Les représentants de l’APTS sont également ulcérés de ne jamais avoir été consultés dans le processus. « Bien qu’on nous ait parlé de cette réforme il y a plus d’un an, notre organisation n’a pas été informée des mises à jour ni consultée. C’est un comble, quand on sait que l’APTS représente la quasi-totalité des gens concernés ! », s’exclame Sébastien Pitre, responsable du dossier protection de la jeunesse à l’APTS.

Le syndicat aurait dû être impliqué dans le processus. Cette façon de travailler en silo est inacceptable : si les standards ne sont pas adéquats, ce sont encore nos membres qui paieront les pots cassés.

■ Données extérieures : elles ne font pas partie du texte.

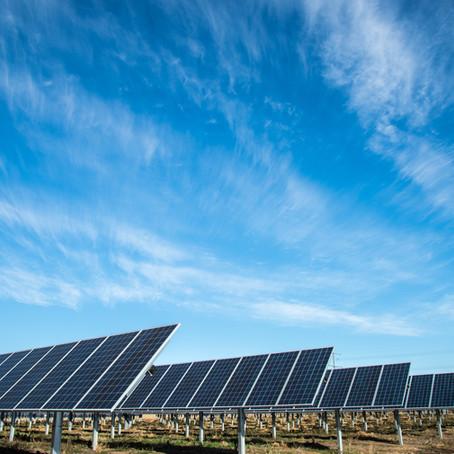 Endlich eine Honorarberatung für nachhaltige ETFs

Sébastien Pitre, responsable du dossier protection de la jeunesse à l’APTS

Rappelons que 1000 postes sont actuellement vacants à la DPJ, à l’échelle du Québec, dont 200 à l’évaluation. À Montréal, le tiers des postes sont vacants au secteur de l’évaluation. À Sept-Îles, 7 professionnels sont en place sur une équipe de 14 personnes dans l’équipe d’évaluation, dont 2 qui ne peuvent poser tous les actes professionnels. L’APTS, qui comptabilise des effectifs encore plus bas (3 intervenants en poste sur 15), dit craindre une « rupture de services » dans la région, ce que dément le CISSS de la Côte-Nord.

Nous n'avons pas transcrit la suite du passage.